11.44 A tenancy or license will be an ‘assured agricultural occupancy’ if two conditions are satisfied.103 For these purposes, any assured agricultural occupancy which is not an assured tenancy, (for example a licence) shall be treated as if it were an assured tenancy and the provisions of Pt I of the Act will apply accordingly.104

11.45 The two qualifying conditions are:

(a)that the license or tenancy –

(i)is an assured tenancy other than an assured shorthold tenancy.

The protection will not apply, therefore, where the landlord grants an assured shorthold tenancy of agricultural accommodation.105 The limited rent control provided for shortholds, based on comparability of rents, may be problematical given the probable lack of comparable shorthold lettings ‘in the locality’, suggesting (perhaps) a fruitful avenue of avoidance for agricultural landlords;106 or

(ii)the tenancy is not an assured tenancy by virtue only of the fact that it is granted at a low rent or the dwelling is comprised in an agricultural holding and is occupied by the person responsible for the farming of the holding;107 or

(iii)the occupancy is conferred by a license under which a person has exclusive possession of a dwelling house and which, if it conferred a sufficient interest in land, would be a tenancy falling within (i) or (ii) above. Notwithstanding the House of Lords’ ruling in Street v Mountford108 many such occupancies will remain licenses, given the grant of exclusive possession, owing to the service occupancy element present; and

(b)the ‘agricultural worker condition’, as defined by Sch 3 to the 1988 Act, must be satisfied for the time being with respect to the dwelling house subject to the license or tenancy.109 This condition, which is discussed further below, requires that the worker have worked in agriculture for 91 out of the last 104 weeks before protection under the Act applies.

11.46 The assured agricultural occupancy under the 1988 Act is merely a variant of the assured tenancy, which latter is the regime applicable to all private sector lettings after 15 January 1989. This is reflected in the qualifying conditions (above) – the tenancy or license must either be an assured tenancy, or be such that it would be one if the dwelling were not let at a low rent etc. There is no control of rents on fair rent principles, however, and the landlord is free to charge a market rent on commencement of the agreement if he wishes. Previously the amount recoverable by agreement was limited by the 1976 Act.110 If a market rent is now charged, the occupier retains his assured agricultural occupancy under the 1988 Act. This is unlikely to arise in practice, as most farmers make no charge for tied accommodation. Nevertheless, the legal implications of exacting a rent in such circumstances should be appreciated:

(i)if a tenancy is granted to an employee who has not been employed in agriculture for 91 out of the last 104 weeks, then if he is charged a rent of less than two-thirds the ratable value of the property for the time being, or if the dwelling was let on or after 1 April 1990 at less than the relevant rent limit,111 he will enjoy no protection under the 1988 Act. He will, however, become an assured agricultural occupant as soon as he has 91 weeks’ qualifying employment (see below).112The same result ensued under the Rent (Agriculture) Act 1976, leading to the creation of a protected agricultural occupancy once 91 weeks’ qualifying employment has elapsed;

(ii)if tied accommodation is let to an agricultural worker for a rent of more than two-thirds the ratable value of the dwelling, or (if the tenancy was granted after 1 April 1990) at more than £1,000 pa (London) or £250 pa (elsewhere), the full protection of the assured tenancy code under Pt I of the 1988 Act will apply – unless one of the relevant exclusions in Sch 1 applies, so as to prevent an assured tenancy arising.113 The same employee would, under the old regime, have enjoyed protection under the Rent Act 1977;

(iii)once an employee granted an assured tenancy has completed 91 weeks’ qualifying employment, his interest will cease to be an assured tenancy simpliciter and will become an assured agricultural occupancy.114Although fully protected in the intervening period, the employee will at this point find himself in exactly the same position as an agricultural employee who has paid rent or a license fee ab initio of less than two-thirds the ratable value of the dwelling or less than the rent threshold applicable to lettings after 1 April 1990.

◆ INPUT ROWS ◆
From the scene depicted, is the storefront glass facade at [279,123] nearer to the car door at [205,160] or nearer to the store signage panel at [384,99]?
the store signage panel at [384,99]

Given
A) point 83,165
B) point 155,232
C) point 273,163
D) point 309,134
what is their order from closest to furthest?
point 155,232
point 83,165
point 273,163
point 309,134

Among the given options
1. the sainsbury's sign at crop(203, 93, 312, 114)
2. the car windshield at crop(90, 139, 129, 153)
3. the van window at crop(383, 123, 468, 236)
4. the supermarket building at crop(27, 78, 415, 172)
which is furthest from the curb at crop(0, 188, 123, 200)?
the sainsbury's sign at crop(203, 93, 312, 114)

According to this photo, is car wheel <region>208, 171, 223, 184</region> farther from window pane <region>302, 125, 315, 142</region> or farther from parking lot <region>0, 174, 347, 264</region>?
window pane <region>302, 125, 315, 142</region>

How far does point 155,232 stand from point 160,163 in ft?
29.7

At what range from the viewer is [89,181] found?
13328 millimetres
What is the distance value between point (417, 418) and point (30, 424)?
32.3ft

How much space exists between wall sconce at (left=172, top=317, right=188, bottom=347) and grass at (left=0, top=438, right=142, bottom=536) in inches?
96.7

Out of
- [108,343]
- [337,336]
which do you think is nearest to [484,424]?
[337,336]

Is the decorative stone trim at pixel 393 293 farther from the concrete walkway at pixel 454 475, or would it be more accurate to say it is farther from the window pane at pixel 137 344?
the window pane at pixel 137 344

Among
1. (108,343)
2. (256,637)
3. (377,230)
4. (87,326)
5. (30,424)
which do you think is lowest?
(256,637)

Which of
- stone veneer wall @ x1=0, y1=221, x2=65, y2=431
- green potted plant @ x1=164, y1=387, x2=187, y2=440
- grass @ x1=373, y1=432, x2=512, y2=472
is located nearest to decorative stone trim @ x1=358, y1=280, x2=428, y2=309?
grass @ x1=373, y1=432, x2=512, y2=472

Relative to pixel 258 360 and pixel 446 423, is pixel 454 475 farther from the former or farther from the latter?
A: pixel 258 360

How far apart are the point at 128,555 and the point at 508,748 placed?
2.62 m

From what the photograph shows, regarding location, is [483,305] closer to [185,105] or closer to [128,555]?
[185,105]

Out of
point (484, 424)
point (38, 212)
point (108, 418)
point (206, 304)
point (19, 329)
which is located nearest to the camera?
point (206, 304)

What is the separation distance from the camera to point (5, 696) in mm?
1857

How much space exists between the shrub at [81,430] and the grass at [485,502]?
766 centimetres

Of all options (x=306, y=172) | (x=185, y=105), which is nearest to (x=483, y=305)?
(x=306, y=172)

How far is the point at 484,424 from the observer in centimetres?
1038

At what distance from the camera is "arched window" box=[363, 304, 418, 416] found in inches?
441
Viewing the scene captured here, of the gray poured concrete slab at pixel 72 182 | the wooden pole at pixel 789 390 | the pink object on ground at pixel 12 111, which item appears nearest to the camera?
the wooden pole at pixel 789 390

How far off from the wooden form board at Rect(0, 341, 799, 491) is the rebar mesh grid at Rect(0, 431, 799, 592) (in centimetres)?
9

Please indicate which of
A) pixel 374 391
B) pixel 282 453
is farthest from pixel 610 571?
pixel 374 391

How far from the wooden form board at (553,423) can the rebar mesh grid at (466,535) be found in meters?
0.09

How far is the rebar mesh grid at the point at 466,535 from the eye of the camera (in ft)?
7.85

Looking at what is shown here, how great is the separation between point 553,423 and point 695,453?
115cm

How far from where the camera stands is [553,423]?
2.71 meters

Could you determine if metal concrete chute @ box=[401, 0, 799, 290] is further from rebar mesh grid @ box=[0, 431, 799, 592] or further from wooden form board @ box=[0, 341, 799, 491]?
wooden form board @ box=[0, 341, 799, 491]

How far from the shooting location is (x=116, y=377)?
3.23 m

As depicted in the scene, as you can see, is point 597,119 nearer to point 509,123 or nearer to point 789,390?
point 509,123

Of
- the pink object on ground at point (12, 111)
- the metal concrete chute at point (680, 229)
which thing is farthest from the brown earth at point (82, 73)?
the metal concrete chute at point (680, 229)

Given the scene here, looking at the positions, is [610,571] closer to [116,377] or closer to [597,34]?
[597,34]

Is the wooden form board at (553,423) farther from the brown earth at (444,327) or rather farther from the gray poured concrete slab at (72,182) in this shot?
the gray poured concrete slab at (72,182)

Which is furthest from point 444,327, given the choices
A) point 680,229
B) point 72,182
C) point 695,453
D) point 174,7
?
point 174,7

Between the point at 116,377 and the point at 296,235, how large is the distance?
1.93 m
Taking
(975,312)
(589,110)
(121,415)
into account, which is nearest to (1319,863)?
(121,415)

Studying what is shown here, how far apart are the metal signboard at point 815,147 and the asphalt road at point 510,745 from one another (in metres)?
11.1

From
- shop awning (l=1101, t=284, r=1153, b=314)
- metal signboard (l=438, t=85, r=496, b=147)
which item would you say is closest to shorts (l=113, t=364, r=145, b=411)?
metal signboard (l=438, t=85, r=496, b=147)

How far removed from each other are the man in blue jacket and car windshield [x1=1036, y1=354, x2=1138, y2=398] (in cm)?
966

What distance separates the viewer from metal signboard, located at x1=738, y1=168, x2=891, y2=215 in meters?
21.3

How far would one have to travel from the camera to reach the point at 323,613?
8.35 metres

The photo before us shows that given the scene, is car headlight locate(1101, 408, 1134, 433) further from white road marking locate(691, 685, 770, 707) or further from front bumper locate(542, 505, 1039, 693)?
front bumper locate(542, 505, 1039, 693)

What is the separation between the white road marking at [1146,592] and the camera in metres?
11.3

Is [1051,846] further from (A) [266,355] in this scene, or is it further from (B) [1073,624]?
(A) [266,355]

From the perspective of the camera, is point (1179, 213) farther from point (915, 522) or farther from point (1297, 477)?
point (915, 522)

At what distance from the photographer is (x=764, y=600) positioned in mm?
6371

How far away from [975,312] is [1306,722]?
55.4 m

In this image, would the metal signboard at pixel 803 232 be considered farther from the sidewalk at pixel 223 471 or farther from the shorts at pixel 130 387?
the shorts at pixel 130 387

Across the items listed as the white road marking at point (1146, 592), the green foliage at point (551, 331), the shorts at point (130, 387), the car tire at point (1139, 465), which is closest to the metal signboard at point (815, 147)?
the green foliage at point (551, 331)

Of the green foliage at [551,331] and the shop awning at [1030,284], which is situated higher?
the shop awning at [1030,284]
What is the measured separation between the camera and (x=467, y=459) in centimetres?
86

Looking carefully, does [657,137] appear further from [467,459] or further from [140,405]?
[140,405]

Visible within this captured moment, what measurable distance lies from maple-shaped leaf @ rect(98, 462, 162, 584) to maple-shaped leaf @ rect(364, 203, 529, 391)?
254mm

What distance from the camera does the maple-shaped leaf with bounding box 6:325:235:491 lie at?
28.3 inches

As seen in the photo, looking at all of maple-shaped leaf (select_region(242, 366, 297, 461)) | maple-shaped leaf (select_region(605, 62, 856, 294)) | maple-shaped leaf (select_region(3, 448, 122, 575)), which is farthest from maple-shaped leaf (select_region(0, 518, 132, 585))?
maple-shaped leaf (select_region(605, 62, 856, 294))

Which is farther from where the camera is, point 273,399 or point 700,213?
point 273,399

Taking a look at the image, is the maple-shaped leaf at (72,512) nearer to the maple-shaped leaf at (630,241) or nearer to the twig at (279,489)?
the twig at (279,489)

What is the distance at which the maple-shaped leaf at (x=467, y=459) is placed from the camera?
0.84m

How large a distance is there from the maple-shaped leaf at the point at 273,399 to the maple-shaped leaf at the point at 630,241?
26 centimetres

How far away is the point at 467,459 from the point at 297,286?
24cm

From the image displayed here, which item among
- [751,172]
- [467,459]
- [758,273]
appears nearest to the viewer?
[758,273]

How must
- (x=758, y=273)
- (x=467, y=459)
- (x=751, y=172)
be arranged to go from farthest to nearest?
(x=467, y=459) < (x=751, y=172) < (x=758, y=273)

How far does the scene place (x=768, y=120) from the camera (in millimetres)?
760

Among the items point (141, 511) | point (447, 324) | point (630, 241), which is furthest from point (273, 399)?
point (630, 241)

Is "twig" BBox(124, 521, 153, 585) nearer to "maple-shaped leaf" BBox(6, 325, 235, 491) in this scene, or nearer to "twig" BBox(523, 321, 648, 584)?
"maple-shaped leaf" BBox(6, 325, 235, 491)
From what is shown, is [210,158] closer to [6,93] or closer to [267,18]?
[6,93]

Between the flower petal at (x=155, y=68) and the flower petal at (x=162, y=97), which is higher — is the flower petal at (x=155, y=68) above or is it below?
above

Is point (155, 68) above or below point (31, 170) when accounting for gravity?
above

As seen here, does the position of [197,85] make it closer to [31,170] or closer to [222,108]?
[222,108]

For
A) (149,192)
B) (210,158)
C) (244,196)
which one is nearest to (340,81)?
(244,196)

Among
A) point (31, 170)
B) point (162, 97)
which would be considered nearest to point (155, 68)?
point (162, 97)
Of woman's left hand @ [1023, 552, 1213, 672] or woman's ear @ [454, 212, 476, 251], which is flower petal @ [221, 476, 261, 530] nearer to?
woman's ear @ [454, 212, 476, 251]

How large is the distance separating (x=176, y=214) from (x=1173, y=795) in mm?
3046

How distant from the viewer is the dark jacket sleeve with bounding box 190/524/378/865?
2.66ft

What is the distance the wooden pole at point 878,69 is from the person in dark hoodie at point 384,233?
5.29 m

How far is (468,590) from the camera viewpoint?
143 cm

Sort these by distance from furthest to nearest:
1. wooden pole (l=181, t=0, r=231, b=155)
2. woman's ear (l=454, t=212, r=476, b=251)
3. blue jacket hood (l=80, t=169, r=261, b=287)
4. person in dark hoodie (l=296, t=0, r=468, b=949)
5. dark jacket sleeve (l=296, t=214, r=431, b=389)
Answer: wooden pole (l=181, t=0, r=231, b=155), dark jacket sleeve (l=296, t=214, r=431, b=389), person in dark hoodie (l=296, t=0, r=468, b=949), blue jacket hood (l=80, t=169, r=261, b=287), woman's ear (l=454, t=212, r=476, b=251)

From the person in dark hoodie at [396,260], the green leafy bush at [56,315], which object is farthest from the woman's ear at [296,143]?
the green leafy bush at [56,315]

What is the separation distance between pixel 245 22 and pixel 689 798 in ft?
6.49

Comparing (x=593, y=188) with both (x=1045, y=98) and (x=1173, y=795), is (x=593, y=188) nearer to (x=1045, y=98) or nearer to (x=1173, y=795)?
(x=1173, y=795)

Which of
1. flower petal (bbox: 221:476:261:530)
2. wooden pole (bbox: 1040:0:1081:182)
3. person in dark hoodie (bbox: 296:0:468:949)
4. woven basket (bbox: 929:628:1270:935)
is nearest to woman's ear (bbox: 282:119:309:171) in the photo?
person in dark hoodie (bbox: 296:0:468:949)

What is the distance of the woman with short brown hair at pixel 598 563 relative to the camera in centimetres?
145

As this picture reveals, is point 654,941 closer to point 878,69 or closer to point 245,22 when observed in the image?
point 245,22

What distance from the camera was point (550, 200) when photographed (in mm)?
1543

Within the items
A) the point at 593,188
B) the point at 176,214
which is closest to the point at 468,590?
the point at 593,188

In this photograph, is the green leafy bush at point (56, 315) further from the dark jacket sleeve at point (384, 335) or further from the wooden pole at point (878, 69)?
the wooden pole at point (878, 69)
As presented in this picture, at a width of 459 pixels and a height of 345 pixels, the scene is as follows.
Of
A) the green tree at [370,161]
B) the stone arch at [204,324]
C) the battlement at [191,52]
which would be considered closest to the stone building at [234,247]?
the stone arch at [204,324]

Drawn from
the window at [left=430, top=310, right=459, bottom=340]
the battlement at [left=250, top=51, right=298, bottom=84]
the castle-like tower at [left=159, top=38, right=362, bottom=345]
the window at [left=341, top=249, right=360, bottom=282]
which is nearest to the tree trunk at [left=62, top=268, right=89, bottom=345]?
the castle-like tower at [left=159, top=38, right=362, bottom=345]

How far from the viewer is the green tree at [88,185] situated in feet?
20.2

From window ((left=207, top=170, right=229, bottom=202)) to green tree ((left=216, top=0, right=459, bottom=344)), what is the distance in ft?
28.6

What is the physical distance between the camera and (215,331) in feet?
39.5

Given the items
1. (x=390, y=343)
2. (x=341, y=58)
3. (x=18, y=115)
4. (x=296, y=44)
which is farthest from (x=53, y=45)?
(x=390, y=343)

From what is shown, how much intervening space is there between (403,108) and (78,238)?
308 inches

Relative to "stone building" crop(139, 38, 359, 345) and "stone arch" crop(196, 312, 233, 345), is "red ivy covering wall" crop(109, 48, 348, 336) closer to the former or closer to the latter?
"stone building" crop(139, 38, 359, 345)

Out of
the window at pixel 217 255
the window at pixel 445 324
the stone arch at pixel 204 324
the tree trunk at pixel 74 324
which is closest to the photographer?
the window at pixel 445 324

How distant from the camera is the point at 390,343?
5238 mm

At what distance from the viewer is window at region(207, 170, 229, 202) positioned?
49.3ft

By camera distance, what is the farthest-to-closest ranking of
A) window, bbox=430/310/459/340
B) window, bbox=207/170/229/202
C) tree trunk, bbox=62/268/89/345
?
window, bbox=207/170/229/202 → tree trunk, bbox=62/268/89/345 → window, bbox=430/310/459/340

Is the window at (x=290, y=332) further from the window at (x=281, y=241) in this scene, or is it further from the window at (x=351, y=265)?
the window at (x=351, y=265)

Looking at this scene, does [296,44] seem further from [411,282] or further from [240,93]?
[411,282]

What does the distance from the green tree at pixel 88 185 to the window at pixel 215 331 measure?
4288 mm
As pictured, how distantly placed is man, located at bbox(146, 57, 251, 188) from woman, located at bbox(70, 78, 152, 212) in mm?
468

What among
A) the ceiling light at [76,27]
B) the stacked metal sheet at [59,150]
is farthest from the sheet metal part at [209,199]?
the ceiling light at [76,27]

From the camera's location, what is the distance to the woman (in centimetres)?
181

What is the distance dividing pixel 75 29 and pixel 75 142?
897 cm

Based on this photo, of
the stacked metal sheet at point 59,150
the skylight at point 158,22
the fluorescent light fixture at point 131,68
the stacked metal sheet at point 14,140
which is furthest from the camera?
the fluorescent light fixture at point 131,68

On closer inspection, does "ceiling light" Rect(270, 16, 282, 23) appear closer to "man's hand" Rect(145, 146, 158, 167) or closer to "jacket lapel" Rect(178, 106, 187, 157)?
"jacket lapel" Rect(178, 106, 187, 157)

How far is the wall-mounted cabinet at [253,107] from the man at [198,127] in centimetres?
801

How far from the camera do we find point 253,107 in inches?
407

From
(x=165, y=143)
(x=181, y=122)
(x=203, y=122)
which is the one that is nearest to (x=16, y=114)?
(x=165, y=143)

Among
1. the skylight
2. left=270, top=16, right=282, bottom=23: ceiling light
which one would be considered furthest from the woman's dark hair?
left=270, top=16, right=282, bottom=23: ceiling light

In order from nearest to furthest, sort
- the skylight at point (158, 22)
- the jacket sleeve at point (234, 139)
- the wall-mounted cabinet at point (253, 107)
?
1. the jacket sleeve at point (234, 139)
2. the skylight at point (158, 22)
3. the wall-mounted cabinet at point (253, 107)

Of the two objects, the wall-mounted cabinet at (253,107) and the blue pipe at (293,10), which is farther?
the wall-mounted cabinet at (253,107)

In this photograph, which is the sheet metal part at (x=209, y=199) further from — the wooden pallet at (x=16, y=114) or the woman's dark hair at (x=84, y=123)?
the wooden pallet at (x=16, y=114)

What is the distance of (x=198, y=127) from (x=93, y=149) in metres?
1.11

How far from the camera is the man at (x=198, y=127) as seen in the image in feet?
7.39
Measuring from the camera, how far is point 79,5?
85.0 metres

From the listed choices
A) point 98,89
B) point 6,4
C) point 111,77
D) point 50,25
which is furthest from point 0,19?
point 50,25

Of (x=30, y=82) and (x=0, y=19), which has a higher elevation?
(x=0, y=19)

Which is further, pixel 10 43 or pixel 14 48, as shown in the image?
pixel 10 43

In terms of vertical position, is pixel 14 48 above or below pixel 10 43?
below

◆ REQUIREMENTS ◆
[1] In the passage on assured agricultural occupancies, condense the paragraph beginning "The assured agricultural occupancy under the 1988 Act is merely a variant" into a short bulleted list that keeps its main facts.
[2] Show every line of the rows that contains the word "separation".

◆ EXERCISE RESPONSES ◆
[1]
- Under the 1988 Act, the assured agricultural occupancy is a variant of the assured tenancy. The assured tenancy is the regime for all private sector lettings after 15 January 1989.
- The qualifying conditions reflect this. The tenancy or license must be an assured tenancy, or must be one that would be an assured tenancy if the dwelling were not let at a low rent or for similar reasons.
- Rents are not controlled on fair rent principles. The landlord may charge a market rent when the agreement begins. Previously, the 1976 Act limited the amount recoverable by agreement.
- An occupier who is charged a market rent keeps the assured agricultural occupancy.
- This is unlikely in practice, because most farmers make no charge for tied accommodation. Even so, the legal implications of charging rent in these circumstances should be understood.

[2]
What is the separation distance from the camera to point (5, 696) in mm?
Looking at what is shown here, how great is the separation between point 553,423 and point 695,453?
What is the separation between the white road marking at [1146,592] and the camera in metres?
What is the measured separation between the camera and (x=467, y=459) in centimetres?
What is the separation distance between pixel 245 22 and pixel 689 798 in ft?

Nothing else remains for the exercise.